─── DOCUMENT EXTRACT ───
The “CREATE” command that caused the computing device 110 to create the datasets 210a, 210b comprised an identifier for the parent dataset 210a of “OWNERS” and an identifier for the child dataset 210b of “DOGS.” Initially, these two datasets 210a, 210b were empty. However, a user subsequently added “Adam” to the list of “OWNERS,” which the computing device 110 stored as record 220a in parent dataset 210a. To store the record 220a in parent dataset 210a, the computing device populated field 230a with the name “Adam,” and generated a unique value of “1” for the primary key 240a.

The user then added “Fido” to the list of “DOGS” with Adam as the owner. To do so, the computing device 110 stored “Fido” in the child dataset 210b as record 220b in association with Adam's record 220a in the parent dataset 210a. To store the record 220b in child dataset 210b, the computing device populated field 230b with the name “Fido” and generated a value of “4” for the foreign key 250a as specified by the received user-specified key value translation function 310b of 4x=y.

Having stored Adam's record 220a in dataset 210a and Fido's record 220b in dataset 210b, a user of the computing device 110, a user of the remote device 115, or both are able to issue one or more queries against the database 120 such that both of records 220a, 220b are located and selected. For example, a user may request all dogs owned by Adam. In response to such a query, the computing device 110 will search dataset 210a for record 220a corresponding to “Adam,” then apply the key value translation function 310b to the value of the primary key 240a to obtain the foreign key 250a of the record 220b corresponding to the dog owned by Adam, namely, Fido.

Similarly, a user may request Fido's owner. In response to such a query, the computing device 110 will search dataset 210b for record 220b corresponding to “Fido,” then apply the key value translation function 310b to the value of the foreign key 250a to obtain the primary key 240a of the record 220a corresponding to Fido's owner, namely Adam. Accordingly, the computing device 110 may select first and second records from first and second datasets, respectively, by applying the key value translation function to one of the primary key 240 or foreign key 250 values to determine the other of the key values.

After the datasets 210a, 210b are established as depicted in FIG. 4A, the computing device 110 receives an “UPDATE” command indicating that the computing device 110 should randomly select a new key value translation function 310. In response, the computing device 110 randomly selects the key value translation function 310a of 10x−1=y, which the computing device 110 then applies to record 220b by recalculating a value for foreign key 250a. In accordance with the randomly-selected key value translation function 310a, and as depicted in FIG. 4B, the new value established for the foreign key 250a is “9.”

After the datasets 210a, 210b are established as depicted in FIG. 4B, Adam buys a new dog named “Rover.” Accordingly, a user of the computing device 110 adds “Rover” to the list of “DOGS” with Adam as the owner, resulting in the dataset 210b to be updated as shown in FIG. 4C. To add the new dog, the computing device 110 stores “Rover” in the child dataset 210b as record 220c in association with Adam's record 220a in the parent dataset 210a. To store the record 220c in child dataset 210b, the computing device populates field 230c with the name “Rover” and generates a value of “9” for the foreign key 250a in accordance with the randomly-selected key value translation function 310a. Thus, the key value translation function 310a, as applied to primary key 240a, results in the same value to be calculated for the foreign keys 250a, 250b of both records 220b, 220c, which reflects the relationship of both of those records 220b, 220c with record 220a.
───
PROBLEM REQUIREMENTS: In the passage on key value translation, which function does the computing device randomly select after receiving the "UPDATE" command?
─── GIVEN ENTRIES ───
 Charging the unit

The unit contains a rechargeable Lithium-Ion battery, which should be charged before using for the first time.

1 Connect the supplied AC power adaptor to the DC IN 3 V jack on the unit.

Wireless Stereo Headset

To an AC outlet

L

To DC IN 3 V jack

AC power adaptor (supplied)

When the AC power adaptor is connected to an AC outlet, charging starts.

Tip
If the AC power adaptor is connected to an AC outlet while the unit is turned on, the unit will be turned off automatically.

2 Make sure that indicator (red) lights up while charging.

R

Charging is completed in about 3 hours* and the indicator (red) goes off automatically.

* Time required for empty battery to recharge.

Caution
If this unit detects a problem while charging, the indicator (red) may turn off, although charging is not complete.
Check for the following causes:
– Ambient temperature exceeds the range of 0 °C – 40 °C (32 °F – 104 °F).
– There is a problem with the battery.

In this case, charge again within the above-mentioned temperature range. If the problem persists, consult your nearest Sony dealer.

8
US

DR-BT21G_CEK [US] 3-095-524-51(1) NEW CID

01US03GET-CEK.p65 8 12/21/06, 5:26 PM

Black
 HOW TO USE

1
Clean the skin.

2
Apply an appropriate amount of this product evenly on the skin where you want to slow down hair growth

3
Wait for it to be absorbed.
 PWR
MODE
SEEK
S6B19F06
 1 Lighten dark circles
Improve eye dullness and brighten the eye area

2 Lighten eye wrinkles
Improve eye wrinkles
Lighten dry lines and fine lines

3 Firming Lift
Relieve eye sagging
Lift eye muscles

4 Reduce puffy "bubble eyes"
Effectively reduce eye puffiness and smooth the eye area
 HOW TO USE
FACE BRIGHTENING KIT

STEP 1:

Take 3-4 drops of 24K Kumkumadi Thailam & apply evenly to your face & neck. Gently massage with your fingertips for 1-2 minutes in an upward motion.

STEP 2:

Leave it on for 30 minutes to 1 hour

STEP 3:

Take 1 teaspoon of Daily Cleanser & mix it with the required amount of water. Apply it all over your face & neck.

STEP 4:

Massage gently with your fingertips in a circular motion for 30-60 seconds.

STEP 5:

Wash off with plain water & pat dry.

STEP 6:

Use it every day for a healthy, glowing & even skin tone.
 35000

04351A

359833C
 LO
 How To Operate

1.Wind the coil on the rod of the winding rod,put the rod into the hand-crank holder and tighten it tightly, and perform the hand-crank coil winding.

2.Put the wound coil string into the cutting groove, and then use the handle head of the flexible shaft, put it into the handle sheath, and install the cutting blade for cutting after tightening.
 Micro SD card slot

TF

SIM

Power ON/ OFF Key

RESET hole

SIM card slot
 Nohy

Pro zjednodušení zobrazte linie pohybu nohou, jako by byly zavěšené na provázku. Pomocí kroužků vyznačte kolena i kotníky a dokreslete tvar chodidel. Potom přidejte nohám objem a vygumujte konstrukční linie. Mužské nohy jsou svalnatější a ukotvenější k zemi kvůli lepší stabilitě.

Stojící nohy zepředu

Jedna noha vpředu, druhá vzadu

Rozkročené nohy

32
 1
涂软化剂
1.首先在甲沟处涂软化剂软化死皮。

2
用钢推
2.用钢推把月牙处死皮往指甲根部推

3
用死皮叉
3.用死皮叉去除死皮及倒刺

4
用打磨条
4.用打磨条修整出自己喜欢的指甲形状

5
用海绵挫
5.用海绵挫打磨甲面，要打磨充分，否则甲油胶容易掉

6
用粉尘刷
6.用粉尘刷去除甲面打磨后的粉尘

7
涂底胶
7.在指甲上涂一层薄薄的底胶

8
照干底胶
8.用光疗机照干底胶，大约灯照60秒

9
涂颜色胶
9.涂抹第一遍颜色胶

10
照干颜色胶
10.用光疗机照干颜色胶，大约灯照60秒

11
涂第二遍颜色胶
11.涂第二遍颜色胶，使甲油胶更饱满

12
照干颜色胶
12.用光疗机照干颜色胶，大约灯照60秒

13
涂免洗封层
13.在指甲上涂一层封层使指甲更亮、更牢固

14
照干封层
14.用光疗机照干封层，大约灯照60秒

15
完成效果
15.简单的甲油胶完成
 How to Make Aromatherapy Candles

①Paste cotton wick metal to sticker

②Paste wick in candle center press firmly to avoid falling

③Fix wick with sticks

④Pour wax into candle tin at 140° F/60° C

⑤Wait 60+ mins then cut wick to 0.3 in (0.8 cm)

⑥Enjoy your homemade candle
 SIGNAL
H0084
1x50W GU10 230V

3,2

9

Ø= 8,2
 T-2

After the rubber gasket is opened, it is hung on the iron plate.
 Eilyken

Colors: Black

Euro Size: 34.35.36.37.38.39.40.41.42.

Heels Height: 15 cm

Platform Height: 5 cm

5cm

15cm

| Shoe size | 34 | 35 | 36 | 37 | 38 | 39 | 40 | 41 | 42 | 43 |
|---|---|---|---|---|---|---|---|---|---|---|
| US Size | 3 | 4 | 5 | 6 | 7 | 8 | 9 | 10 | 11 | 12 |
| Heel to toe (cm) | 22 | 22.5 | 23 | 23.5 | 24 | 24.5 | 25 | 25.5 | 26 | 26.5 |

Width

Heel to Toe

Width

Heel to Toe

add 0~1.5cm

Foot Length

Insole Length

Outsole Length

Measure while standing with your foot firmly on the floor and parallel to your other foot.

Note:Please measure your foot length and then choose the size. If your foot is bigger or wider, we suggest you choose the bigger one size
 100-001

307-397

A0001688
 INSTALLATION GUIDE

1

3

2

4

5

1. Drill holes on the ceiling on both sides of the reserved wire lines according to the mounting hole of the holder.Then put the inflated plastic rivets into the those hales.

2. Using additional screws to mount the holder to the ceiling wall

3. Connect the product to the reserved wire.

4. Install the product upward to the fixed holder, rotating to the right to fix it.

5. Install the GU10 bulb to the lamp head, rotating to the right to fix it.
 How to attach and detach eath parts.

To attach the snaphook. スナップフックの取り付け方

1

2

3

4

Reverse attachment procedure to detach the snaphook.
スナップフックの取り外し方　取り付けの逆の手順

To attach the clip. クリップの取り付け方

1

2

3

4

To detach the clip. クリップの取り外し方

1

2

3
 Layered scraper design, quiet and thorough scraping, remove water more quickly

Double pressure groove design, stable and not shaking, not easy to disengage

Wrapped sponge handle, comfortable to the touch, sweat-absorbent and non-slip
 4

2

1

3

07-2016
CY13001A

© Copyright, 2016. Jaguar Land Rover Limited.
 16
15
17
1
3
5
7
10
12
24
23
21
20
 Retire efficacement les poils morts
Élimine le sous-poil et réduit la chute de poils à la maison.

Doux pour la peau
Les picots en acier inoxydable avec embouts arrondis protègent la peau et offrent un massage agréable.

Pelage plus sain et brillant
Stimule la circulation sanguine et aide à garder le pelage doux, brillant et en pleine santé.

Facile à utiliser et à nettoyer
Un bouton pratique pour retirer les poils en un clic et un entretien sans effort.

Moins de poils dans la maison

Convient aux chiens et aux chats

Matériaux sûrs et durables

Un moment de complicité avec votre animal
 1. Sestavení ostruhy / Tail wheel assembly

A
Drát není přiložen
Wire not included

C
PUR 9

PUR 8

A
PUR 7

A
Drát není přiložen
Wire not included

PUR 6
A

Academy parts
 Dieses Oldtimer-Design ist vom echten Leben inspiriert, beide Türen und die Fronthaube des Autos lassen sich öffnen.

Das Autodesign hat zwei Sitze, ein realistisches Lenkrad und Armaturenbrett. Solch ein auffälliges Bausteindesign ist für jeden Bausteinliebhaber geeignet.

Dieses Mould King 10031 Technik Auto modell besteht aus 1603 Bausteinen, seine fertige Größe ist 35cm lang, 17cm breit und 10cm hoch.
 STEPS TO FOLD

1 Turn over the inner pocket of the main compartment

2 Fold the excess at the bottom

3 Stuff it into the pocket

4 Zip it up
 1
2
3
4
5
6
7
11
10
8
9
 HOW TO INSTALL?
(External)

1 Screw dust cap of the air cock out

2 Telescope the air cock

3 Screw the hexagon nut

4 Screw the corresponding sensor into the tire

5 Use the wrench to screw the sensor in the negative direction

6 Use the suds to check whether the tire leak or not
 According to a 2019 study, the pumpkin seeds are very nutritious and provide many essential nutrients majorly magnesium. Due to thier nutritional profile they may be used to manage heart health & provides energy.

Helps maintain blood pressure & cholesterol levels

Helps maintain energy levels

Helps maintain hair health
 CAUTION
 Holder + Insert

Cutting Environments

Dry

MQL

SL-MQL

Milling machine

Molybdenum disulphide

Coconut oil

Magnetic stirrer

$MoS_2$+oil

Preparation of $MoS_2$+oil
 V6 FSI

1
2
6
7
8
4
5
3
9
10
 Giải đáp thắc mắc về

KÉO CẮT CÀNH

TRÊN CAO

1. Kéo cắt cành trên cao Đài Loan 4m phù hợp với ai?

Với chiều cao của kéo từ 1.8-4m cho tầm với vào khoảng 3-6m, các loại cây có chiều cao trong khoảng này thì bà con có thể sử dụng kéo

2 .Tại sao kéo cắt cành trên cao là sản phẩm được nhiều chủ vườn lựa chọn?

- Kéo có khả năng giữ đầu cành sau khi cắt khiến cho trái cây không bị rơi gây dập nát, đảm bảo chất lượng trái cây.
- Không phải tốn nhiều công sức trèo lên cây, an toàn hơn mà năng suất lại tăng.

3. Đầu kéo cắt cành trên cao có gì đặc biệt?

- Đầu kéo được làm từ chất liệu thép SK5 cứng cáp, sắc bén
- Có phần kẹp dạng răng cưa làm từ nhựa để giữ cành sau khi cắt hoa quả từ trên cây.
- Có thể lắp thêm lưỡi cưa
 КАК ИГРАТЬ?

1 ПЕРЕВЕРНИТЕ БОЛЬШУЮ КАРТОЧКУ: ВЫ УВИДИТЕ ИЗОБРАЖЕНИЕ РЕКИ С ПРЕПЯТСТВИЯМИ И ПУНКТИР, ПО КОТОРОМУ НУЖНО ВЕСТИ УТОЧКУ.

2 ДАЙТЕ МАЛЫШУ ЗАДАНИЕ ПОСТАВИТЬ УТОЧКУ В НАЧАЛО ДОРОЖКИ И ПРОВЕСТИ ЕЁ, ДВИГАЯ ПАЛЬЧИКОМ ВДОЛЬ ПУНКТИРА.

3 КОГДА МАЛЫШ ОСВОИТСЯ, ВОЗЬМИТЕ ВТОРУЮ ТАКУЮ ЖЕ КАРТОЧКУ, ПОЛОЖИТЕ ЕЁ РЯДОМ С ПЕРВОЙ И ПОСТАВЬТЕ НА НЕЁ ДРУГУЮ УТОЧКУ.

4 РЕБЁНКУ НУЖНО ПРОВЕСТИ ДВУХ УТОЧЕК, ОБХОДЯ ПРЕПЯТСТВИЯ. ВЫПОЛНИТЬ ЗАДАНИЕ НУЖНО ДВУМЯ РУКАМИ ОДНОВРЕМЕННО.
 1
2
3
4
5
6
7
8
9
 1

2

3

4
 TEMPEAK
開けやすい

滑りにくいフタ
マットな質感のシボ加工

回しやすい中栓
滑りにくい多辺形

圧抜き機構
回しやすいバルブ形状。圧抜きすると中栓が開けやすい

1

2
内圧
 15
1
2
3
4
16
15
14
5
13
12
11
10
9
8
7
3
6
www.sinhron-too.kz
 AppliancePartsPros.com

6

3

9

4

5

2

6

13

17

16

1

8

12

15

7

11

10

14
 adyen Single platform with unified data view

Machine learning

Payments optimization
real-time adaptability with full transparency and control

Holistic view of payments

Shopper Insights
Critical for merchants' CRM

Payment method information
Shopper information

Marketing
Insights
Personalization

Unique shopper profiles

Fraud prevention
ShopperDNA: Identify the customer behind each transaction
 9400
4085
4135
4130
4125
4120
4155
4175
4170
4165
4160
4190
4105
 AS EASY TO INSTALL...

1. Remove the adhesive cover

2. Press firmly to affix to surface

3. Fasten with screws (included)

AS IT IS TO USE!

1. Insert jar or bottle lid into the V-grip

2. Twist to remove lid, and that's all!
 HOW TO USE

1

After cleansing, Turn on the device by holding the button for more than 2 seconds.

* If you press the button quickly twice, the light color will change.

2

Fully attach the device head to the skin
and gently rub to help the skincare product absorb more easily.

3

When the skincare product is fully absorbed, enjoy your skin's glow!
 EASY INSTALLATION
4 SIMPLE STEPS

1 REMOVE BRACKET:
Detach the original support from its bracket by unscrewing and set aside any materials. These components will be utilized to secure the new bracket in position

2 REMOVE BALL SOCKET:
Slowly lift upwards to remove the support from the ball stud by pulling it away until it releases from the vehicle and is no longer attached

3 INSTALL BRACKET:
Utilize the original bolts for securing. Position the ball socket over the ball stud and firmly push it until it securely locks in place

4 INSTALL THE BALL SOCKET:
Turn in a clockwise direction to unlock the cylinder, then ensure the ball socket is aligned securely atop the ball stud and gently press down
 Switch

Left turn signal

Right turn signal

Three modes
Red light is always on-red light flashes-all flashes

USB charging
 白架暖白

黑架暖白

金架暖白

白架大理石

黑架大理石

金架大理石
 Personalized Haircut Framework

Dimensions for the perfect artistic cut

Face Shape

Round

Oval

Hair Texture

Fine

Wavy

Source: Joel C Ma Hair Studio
───
YOUR SOLUTION: It selects key value translation function 310a, 10x−1=y.